Agora, pós-cirurgia, preciso manter os alimentos inflamatórios longe da minha rotina. Glúten, lactose, tentar consumir o menos possível. Mas está tudo bem. Não precisei ficar na UTI. Foi uma recuperação tranquila.
Sou outra pessoa. Não senti nenhuma crise de cólica, tive minha primeira menstruação pós-cirúrgica e fiquei encantada porque vi a textura de um sangue de menstruação de verdade pela primeira vez."
O que é endometriose profunda
A endometriose é a saída do tecido menstrual da camada interna do útero para fora do útero durante a menstruação, podendo se implantar em vários locais, como ovários, intestino e bexiga, devido à ação da gravidade, o que ocasiona lesões e inflamações.
Estima-se que afete cerca de 10% das mulheres em todo o mundo, totalizando aproximadamente 200 milhões de mulheres globalmente e oito milhões no Brasil. É uma condição clínica em que as causas ainda são investigadas pela medicina.
A endometriose pode ser identificada por sintomas como:
- cólicas menstruais intensas
- dor durante a relação sexual
- inchaço abdominal
- infertilidade
- dor ao urinar ou evacuar
- dor pélvica crônica por mais de seis meses
A endometriose profunda é caracterizada por lesões com mais de cinco milímetros de profundidade.
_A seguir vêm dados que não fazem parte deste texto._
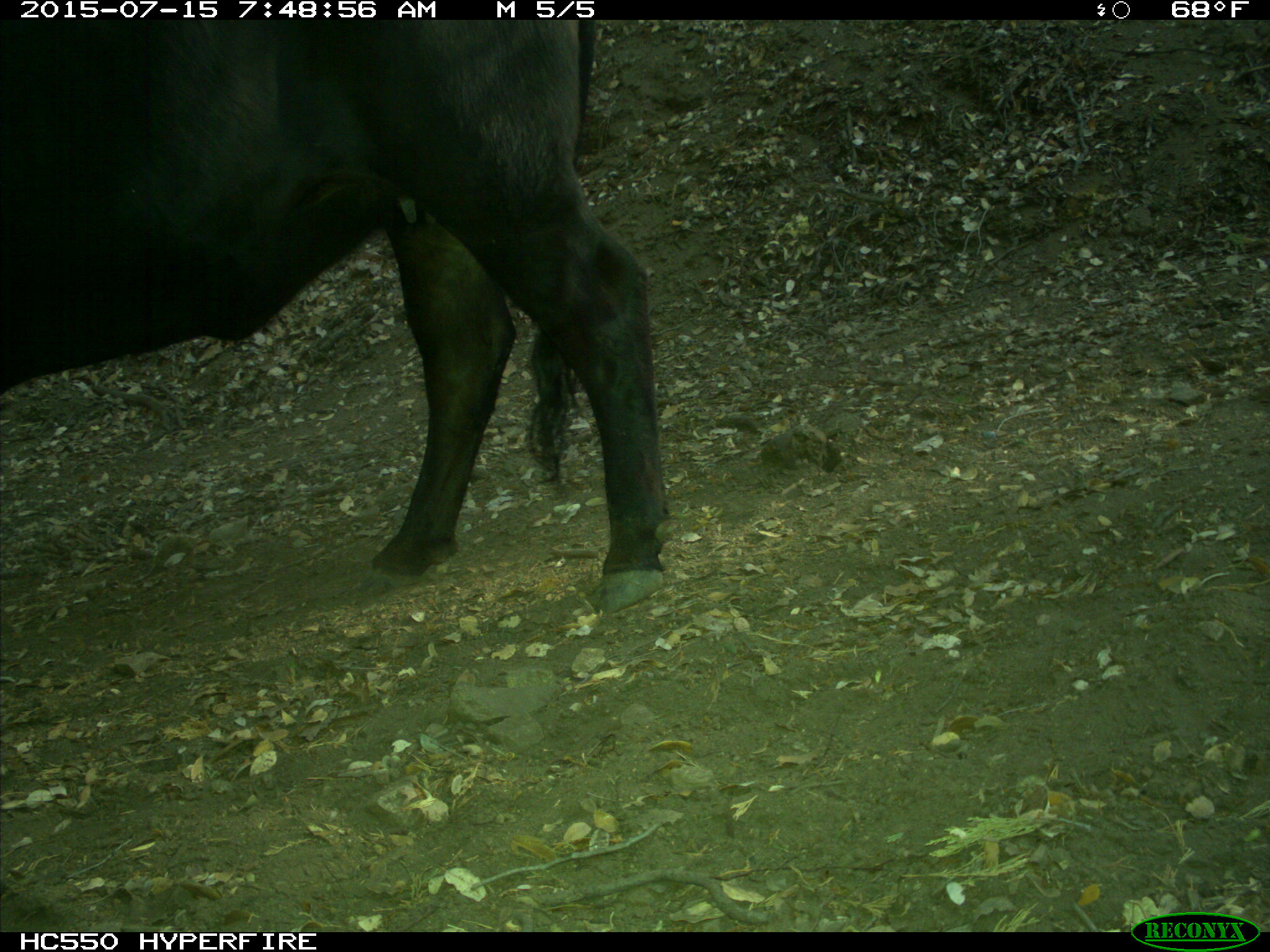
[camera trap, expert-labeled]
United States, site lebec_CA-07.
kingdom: Animalia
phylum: Chordata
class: Mammalia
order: Artiodactyla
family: Bovidae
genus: Bos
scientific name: Bos taurus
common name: domestic cow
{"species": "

Para evitar o diagnóstico tardio da endometriose profunda, é fundamental um exame físico detalhado, como o exame de toque, realizado por um médico conhecedor da condição. Após suspeita, podem ser solicitados exames como ultrassom com preparo intestinal ou ressonância magnética com preparo intestinal, realizados por profissionais capacitados.
"O diagnóstico muitas vezes leva entre sete e oito anos para ser alcançado, indicando a necessidade de conscientização da população, programas governamentais de educação sobre a doença, capacitação médica e atenção especial às mulheres jovens com sintomas de dor e cólica, que não devem ser considerados normais. É crucial que essas mulheres não aceitem o desconforto como parte natural da vida feminina e busquem múltiplas opiniões médicas para um diagnóstico adequado e tratamento eficaz", diz o médico ginecologista Marcos Tcherniakovsky, diretor de comunicação da Sociedade Brasileira de Endometriose.
Além disso, segundo o especialista, histórico familiar de endometriose e relatos de dor na adolescência são indicadores importantes. Mesmo pacientes assintomáticos podem ter endometriose, especialmente se houver histórico familiar.
O tratamento da endometriose inclui acompanhamento clínico com uso de anti-inflamatórios e analgésicos para controlar os sintomas e possível uso de anticoncepcionais para regular, diminuir ou eliminar o ciclo menstrual. De acordo com Marcos, casos como o de Ana Beloni, em que há intervenção cirúrgica, não são tão comuns.
A endometriose profunda pode afetar outros órgãos do corpo, como o intestino, devido à inflamação causada pelo tecido endometrial fora do útero. Isso pode levar à formação de aderências e comprometimento funcional do intestino.
Outros órgãos também podem ser afetados, como bexiga e apêndice, por exemplo.
As indicações para cirurgia incluem falha do tratamento clínico, progressão da doença mesmo com medicação, infertilidade e comprometimento significativo de outros órgãos. O objetivo da cirurgia é aliviar os sintomas, melhorar a qualidade de vida e, em casos de infertilidade, aumentar as chances de concepção.
As cirurgias visam remover lesões de forma minimamente invasiva, utilizando técnicas como videolaparoscopia convencional ou assistida por robótica.
"Além disso, um estudo preliminar realizado em Edimburgo, na Escócia, liderado por um especialista em endometriose, investigou um tratamento não hormonal e não cirúrgico para a condição. O estudo começou em 2023 e apresentou resultados promissores ao retirar amostras de pacientes com endometriose durante uma laparoscopia diagnóstica, principalmente aquelas com lesões no tecido peritônio. Embora seja uma abordagem ainda em fase inicial, esse estudo traz esperança para futuros tratamentos da endometriose", acrescenta o especialista.